どうやら、どこの地域でも、同じことが起きているようです。

「このまちで活動するなら、まずは◯◯さんとのところに行かないと」
「このまちのことで、私が知らない情報はモグりだから」

いやはや、「まちづくり」なるものは、いつからそんな格式高いライセンス稼業になってしまったんでしょうか。それでいて、そういう番人面をされた方々にかぎって、「一般市民の声が大事」とか言うんですね...。

一般市民なる方々のほとんどは、普段から「まちづくり」なんて意識して生活してません。それでも、そのまちで日々働いて、悩んで、工夫して、一人ひとりちがう立場からまちの文化やコミュニティをつくっています。

もちろん、市民感覚にちゃんと寄りそいながら、丁寧に活動をつくりあげている素晴らしいプロや専門家の方もいらっしゃると思います。しかし、そうでない方たちは、やたらと大きな「地方創生」の看板をかかげて、これまで陽があたっていたようなところまで、陰らせてしまっている(少なくともそのように感じている人たちがたくさんいる)ようです。

今、地方創生は一種のビジネスチャンスだと思います。それを生業にするのもいいと思います。

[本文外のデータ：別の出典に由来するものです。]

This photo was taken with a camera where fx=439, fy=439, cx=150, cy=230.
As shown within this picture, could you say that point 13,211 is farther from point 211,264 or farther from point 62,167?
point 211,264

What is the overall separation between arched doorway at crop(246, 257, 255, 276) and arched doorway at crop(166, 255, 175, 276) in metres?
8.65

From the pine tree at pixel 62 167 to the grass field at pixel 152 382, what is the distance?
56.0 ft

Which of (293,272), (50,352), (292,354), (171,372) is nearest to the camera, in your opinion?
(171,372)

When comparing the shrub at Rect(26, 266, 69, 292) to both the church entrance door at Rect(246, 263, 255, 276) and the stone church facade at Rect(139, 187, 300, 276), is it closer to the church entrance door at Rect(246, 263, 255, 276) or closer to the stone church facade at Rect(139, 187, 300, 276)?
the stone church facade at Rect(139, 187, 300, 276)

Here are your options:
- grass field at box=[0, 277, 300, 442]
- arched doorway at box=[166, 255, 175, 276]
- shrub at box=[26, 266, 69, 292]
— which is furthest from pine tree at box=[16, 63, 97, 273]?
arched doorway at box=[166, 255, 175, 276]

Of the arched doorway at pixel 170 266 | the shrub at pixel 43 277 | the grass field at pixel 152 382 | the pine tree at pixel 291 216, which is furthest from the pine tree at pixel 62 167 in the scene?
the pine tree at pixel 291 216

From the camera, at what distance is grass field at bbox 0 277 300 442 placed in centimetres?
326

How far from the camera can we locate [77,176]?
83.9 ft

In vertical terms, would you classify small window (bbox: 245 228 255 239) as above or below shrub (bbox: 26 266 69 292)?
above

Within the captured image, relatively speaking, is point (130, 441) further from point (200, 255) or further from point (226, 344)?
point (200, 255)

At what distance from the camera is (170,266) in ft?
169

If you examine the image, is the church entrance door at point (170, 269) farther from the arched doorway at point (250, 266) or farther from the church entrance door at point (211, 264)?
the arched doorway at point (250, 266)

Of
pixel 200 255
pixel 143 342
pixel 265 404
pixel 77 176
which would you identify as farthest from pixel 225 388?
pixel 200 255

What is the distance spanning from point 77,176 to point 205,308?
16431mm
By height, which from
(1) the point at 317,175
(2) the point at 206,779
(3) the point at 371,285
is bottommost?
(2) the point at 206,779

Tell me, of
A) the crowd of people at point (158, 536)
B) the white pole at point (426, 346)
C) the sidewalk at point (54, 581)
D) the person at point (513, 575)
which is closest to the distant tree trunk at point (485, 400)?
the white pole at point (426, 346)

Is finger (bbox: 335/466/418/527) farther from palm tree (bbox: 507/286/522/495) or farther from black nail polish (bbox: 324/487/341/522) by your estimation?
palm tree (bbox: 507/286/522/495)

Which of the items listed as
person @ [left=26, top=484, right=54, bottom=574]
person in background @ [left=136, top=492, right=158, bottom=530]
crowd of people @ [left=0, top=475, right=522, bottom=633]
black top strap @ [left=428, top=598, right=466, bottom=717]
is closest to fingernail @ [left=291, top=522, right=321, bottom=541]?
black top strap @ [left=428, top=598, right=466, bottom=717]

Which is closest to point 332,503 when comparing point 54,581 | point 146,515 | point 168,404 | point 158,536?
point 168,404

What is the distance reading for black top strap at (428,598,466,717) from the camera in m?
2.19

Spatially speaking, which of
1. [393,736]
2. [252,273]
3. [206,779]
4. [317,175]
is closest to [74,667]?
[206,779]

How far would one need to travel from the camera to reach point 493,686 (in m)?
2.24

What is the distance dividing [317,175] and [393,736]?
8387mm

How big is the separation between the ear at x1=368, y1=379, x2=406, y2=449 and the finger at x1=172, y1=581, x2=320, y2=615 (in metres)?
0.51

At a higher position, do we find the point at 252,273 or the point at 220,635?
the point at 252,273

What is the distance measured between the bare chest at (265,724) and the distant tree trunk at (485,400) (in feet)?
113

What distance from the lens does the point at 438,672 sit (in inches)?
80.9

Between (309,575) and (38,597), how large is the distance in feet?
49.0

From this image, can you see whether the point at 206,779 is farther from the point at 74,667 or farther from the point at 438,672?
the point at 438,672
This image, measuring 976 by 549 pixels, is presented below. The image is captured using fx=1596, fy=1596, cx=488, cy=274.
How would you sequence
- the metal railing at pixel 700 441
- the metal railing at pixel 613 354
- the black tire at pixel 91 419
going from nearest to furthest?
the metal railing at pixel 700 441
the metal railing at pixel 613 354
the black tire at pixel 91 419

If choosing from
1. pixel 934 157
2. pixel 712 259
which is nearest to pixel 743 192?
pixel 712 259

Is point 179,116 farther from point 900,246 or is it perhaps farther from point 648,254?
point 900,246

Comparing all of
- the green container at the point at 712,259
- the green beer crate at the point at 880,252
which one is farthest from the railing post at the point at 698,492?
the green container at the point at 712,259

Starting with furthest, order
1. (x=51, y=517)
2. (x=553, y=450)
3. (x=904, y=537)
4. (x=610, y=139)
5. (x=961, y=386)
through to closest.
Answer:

それで、ビジネスとしてのポジションを独占したいんだったら、「地域のため」とかワケのわからないことを言ってないで、ちゃんと施設利用料を払って、スタッフに常識的なギャラを払って、市場競争の中で勝ち抜いて、堂々と稼ぐべきです。

でも、それは簡単なことじゃないと思います。まちづくりの市場性は、まだまだ未熟です。そうなると、「社会貢献」の免罪符を使って、市民や仲間の善意に甘えてしまうことも、いっぱいあると思います。

別に、甘えていいと思うんです。

ビジネスとして成立していなくても、地域の中の「なれあい」や「つながり」を発展させて、これまでになかった文化や価値のひろがりを生みだせることもあると思います。

でもそれなら、自分たちだけが地域の番人であるかのような、そんな思い上がりは絶対にダメだと思います。

「まちづくり」なるものは、公園と一緒で、みんなのものです。実績とか資格とか、なにも必要ありません。

ちなみに僕は今、自分の出身である福井県の中の鯖江市というところで、いくつかの公共事業に携わらせていただいています。そして、けっこう、夢中になっています。すると、「どうして地方に貢献しようと思ったのですか?」などと聞かれたりします。

それは、生まれ育った故郷の福井に、自分の仕事と居場所をつくりたかったから、ただそれだけです。今は、その仕事を通じて仲間がたくさんできたので、多少、責任感みたいなものはあります。

でも、僕が明日突然いなくなったとしても、福井や鯖江の日々は、なにひとつ変わらず続いていきます。それくらいのことは、わきまえているいるつもりです。